- AIM:
Answer these about the Gaian institutions text below, one per line:
(a) Which step of the What You Can Do process does it discuss, and what is that step called?
(b) Which book has the list of institutions, and who wrote it?
(c) What two skills are named for learning at Gaian learning institutions?
** begin DOCUMENT SECTION **
Gaian Institutions

critical life skillsA recent e-mail message from Sheri Herndon prompted me to think about Step 8 of my What You Can Do (to make the world a better place) process — “Create New Structures and Models”.

My initial thoughts on this were to focus attention on helping with the creation of new model communities that:

  • are intentional (i.e. members have a shared purpose, vision and set of values),
  • embody the principles of permaculture, unschooling and the transition movement, and
  • incorporate Natural Enterprises (sustainable, responsible, joyful co-operative businesses where people do the work they’re meant to do).

Sheri prompted me to dig deeper and be more specific about what institutions such communities would contain. Joanna Macy’s book Coming Back to Life has the following list (the last six items are my own additions):

  1. teach-ins and peer study groups
  2. think tanks and Gaian learning institutions (where you would learn improvisation, story-telling, and some of the other critical life skills in the graphic above)
** end DOCUMENT SECTION **
** begin DATA PROVIDED **
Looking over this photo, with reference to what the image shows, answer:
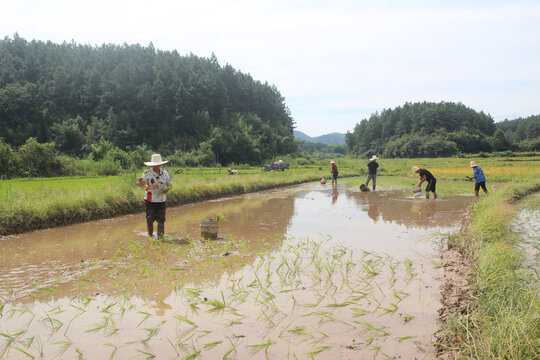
** end DATA PROVIDED **
- SOLUTION FOR THIS PROBLEM:
(a) Step 8, "Create New Structures and Models"
(b) Coming Back to Life, by Joanna Macy
(c) Improvisation and story-telling